Es dauerte eine Weile, bis ich die auf dem Umschlag angegebene Adresse gefunden hatte. Die alte Wohnung zwängte sich auf einem schmalen, leeren Grundstück zwischen zwei Gebäude, als würde sie Verstecken spielen. Es war neblig und der Eingang zum diesem Grundstück war besonders dunkel, so dass ich erst fand, nachdem ich mehrmals vorbeigegangen war. 

Die Farbe an der Tür blätterte ab und die Scharniere waren alle verrostet. Nur die Türklinke glänzte wie neu. 

Als ich an die Tür klopfte, kam jemand die Treppe heruntergeschlurft. 

Auf der anderen Seite der Tür hörte ich jemanden schwer atmen.

Dann öffnete sich die Tür und eine runzliges Gesicht blickte mich an. 

„Mr. Bill Murray, sind Sie es?“

„Jawohl, ich bin es, Mr. Ebenezer Scrooge.“ 



Literaturkritikerin Jeon So-yeong:

Die Hauptfigur Bill Murray zu nennen, ist clever. Den gleichnamigen Filmschauspieler kennen wir aus den „Ghostbuster“-Filmen, wo es darum geht, Geistern zu fangen. Wir können also schließen, dass Bill Murray gekommen ist, um einen Geist für Scrooge zu fangen. Das Zusammentreffen dieser beiden bekannten Persönlichkeiten zeichnet ein sehr klares und aussagekräftiges Bild in unseren Köpfen. Es ist ein sehr guter, wirkungssicherer Anfang für eine Geschichte.

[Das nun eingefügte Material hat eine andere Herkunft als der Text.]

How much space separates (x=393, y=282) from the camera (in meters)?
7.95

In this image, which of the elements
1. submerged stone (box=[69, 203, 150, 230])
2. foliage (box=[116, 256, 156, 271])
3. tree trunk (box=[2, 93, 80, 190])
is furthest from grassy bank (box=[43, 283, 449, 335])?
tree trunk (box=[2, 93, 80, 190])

Das Innere des Hauses war ebenfalls dunkel. Im Kamin schnappte schwache Glut unter einem Haufen Asche nach Luft. Ich versuchte mich aufzuwärmen, indem ich meine Hände direkt vor dem Kamin ausstreckte, aber die Wärme  kitzelte kaum meine Handflächen. Ein Topf mit wässrigem Brei hing dort im Kamin, und es schien unwahrscheinlich, dass er niemals erhitzt werden würde.

Scrooge schien immer noch seine alten, miesen Gewohnheiten zu haben. Er räusperte sich und meinte dann: „Sie sagten, es würde mich 30 Schilling kosten, nicht wahr?"

„36. Ich habe Ihnen deutlich gesagt, dass es an Weihnachten einen Aufschlag von 20 Prozent gibt“, antwortete ich.

„Das versteh ich nicht. An Weihnachten haben Sie doch sicher nicht viel Arbeit. Sie sollten mir eher einen Rabatt geben, anstatt mir zusätzliche Gebühren in Rechnung zu stellen.“

„Hören Sie, wenn Sie wollen, können sich ja wen anderes suchen.“

„Zum Henker. Nun gut, ich zahle Ihnen, was Sie verlangen, wenn Sie sich heute Abend um diese Angelegenheit kümmern.“




Choi Jae-hoon,, Jahrgang 1973, begann sein literarische Laufbahn 2007 mit der Erzählung „Das Schloss des Barons Curval“. 2011 wurde er mit dem Literaturpreis der Zeitung Hankuk Ilbo ausgezeichnet. Seine Erzählung „Die Geister“ stammt aus dem Jahr 2012 und wurde anlässlich des 200. Geburtstages von Charles Dickens geschrieben und spielt mit Motiven als Dickens „Christmas Carol“.